Fort Morgan as 14 bronze sculptures ready and waiting for installation in Fort Morgan parks and facilities in coming months, according to Fort Morgan Museum Curator Brian Mack.
“We’re to the exciting part of the process, I think, actual installation,” he said. “So we’re kind of deciding what kind of pedestals to put them on, what kind of plaques, what kind of information will be contained in that.”
The sculptures are the result of the Fort Morgan City Council’s plan to have more public art displayed around the city.
“The intent was to install these sculptures throughout the community in an effort to increase the culture of arts in Fort Morgan,” Fort Morgan Library & Museum Director Chandra McCoy said.

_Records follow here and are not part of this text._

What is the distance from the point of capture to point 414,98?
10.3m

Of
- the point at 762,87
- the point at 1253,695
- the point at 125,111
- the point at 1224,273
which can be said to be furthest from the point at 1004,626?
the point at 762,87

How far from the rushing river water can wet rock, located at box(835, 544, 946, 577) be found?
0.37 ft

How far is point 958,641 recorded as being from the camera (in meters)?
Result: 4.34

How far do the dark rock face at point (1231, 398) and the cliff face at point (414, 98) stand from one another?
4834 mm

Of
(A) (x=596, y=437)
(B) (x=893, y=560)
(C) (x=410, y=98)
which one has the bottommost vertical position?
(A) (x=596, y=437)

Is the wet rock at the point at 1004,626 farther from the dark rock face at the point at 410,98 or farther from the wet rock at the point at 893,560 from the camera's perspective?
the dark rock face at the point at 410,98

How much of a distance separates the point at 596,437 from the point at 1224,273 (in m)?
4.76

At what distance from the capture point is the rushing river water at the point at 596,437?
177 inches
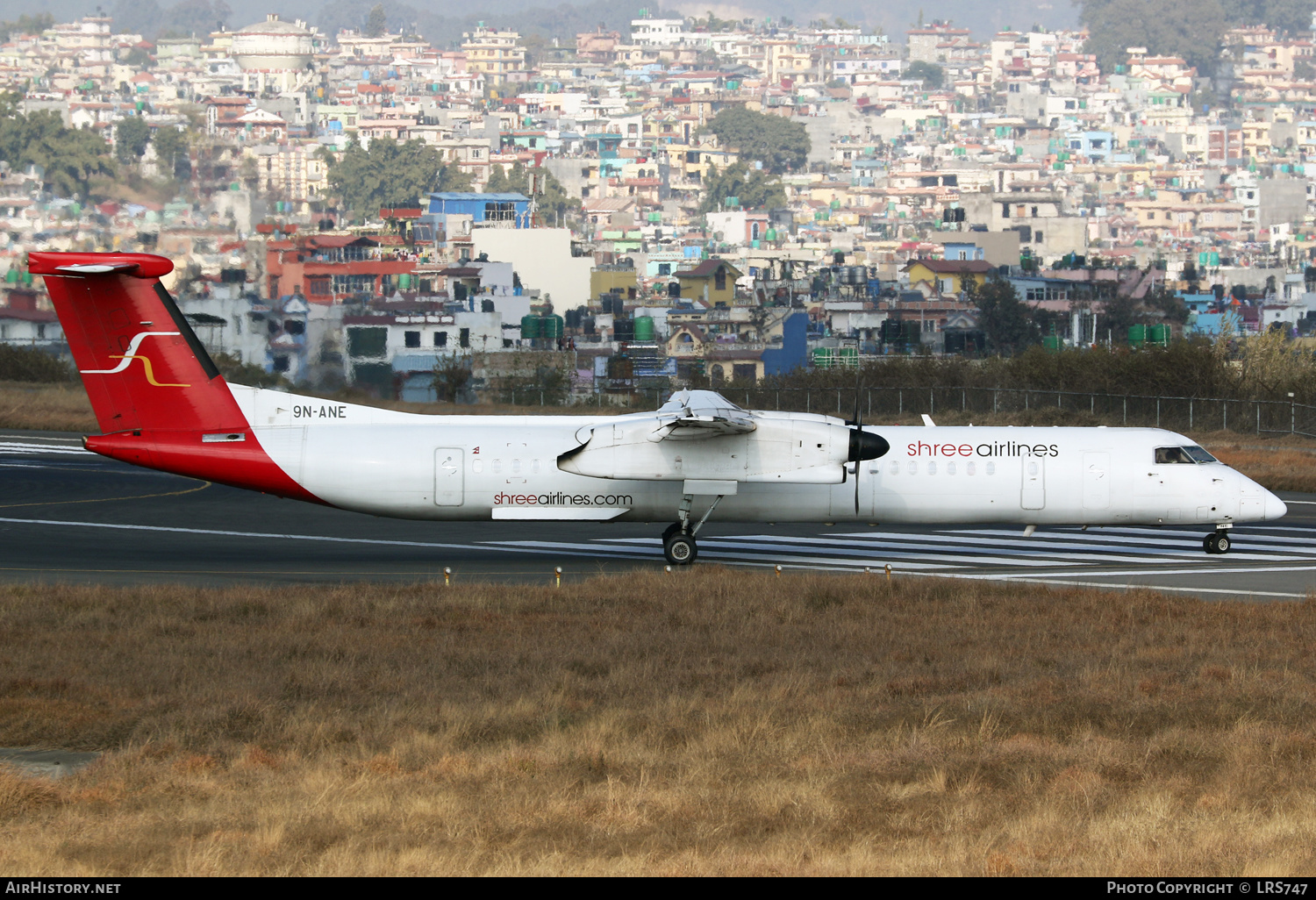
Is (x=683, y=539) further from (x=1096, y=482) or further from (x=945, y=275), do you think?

The council had budgeted $100,000 for that purpose in 2016, but time ran out on that budget sooner than city officials could decide how to spend it.
The council then entrusted that $100,000 to the Fort Morgan Heritage Foundation with an agreement that the foundation find appropriate ways to use the city’s money for either procuring or commissioning public art projects.

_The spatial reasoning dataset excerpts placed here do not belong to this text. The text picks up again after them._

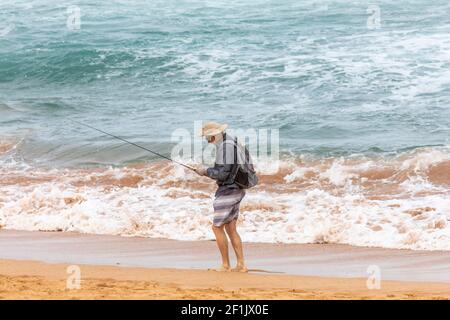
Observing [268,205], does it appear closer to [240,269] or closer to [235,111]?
[240,269]

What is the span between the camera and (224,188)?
8.62 metres

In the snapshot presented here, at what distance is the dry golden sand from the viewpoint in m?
7.26

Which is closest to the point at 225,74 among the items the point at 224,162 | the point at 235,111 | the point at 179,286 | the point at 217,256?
the point at 235,111

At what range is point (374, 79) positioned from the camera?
20.3 m

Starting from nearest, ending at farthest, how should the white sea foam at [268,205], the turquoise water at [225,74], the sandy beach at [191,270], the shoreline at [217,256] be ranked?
the sandy beach at [191,270], the shoreline at [217,256], the white sea foam at [268,205], the turquoise water at [225,74]

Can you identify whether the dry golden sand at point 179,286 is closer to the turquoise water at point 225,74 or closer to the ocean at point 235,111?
the ocean at point 235,111

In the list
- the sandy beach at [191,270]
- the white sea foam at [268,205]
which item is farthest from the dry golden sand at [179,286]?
the white sea foam at [268,205]

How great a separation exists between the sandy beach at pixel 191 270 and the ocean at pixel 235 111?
52 cm

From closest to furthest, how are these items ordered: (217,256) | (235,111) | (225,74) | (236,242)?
(236,242) < (217,256) < (235,111) < (225,74)

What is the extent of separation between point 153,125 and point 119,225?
6486mm

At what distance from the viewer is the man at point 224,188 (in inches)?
330

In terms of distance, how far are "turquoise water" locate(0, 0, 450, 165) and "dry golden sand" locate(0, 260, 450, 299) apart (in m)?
6.56

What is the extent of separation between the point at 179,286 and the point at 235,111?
10882 millimetres
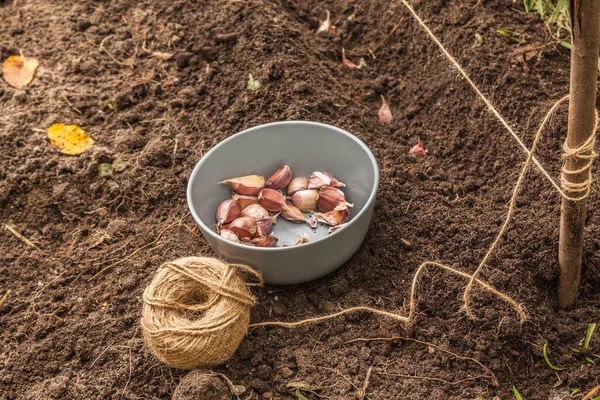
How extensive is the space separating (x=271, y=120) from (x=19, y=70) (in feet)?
3.62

A committee of foundation members met many times over about six months in 2017 before deciding to go with recommending purchasing bronze sculptures from the Randolph Rose Collection, with plaques to be placed beside them detailing the connection the artwork’s subject was showing to Fort Morgan and Morgan County.
Those sculptures arrived at the city in late 2017 and early 2018, and city staff has been working to get everything ready for installing them in various city parks and facilities, according to Mack and Fort Morgan Library/Museum Director Chandra McCoy.
One of the first sculptures that will be installed will be one celebrating diversity. It portrays “four children of different races holding hands,” McCoy explained. That sculpture will be placed on the concrete pad in the southwest corner of City Park that previously held the Dinky train engine.
Two other sculptures that are going to be installed in City Park involve benches and books, both references to the library and learning. One will go by the giant chess board and the other will go by the window that looks into the Museum Gift Shop near the west entrance to the library/museum.
“They’re actually the simplest because the concrete pads were already there,” Mack said Friday of why these three would go in first. “It’s just a matter of securing them. I hope they get started on that soon. Everybody’s getting busy.”
Other sculptures portray a skateboarder, a tennis player, a child fishing, children playing baseball, a golfer, a boy swimming, boy and his dog and a dog by itself and more. The two sculptures featuring dogs likely will be located, one each, in the city’s two dog parks in Gateway Park and Fulton Heights Park. The ones of baseball players could go at Legion Field or other ball fields. Several sculptures could be placed in Riverside Park, perhaps the tennis player one in Optimist Park, and the one of the skateboarder is likely to be installed in Brenda Joy Park near the new skate park, according to Mack.
Final placement of the sculptures will depend upon what types of foundations or bases will be needed and what locations wind up best suited for the particular sculptures, he said.
Fort Morgan Parks Department employees are working with museum and city carpentry staff to make the arrangements for the installations of the sculptures, Mack said.
The foundation spent $72,707 on the 14 sculptures, which included $4,757 in shipping costs.
Mack said he thought the sculptures were “a good use of the city’s money by the Heritage Foundation,” and he credited the foundation for finding the Randolph Rose Collection.
The sculptures that arrived were what was promised to the city, he said, with the bronze sculptures being OK for placing outdoors.
“They’re manufactured to withstand weather,” Mack said. “You see lots of bronze inside, but I think they’re great outside.”
The remaining city funds the Heritage Foundation still holds are being used for the materials for installation of the sculptures and related plaques, as well as for a tile mosaic Brush artist Joe Marler is creating. A picture of the plan for that mosaic is on display by the circulation desk in the library.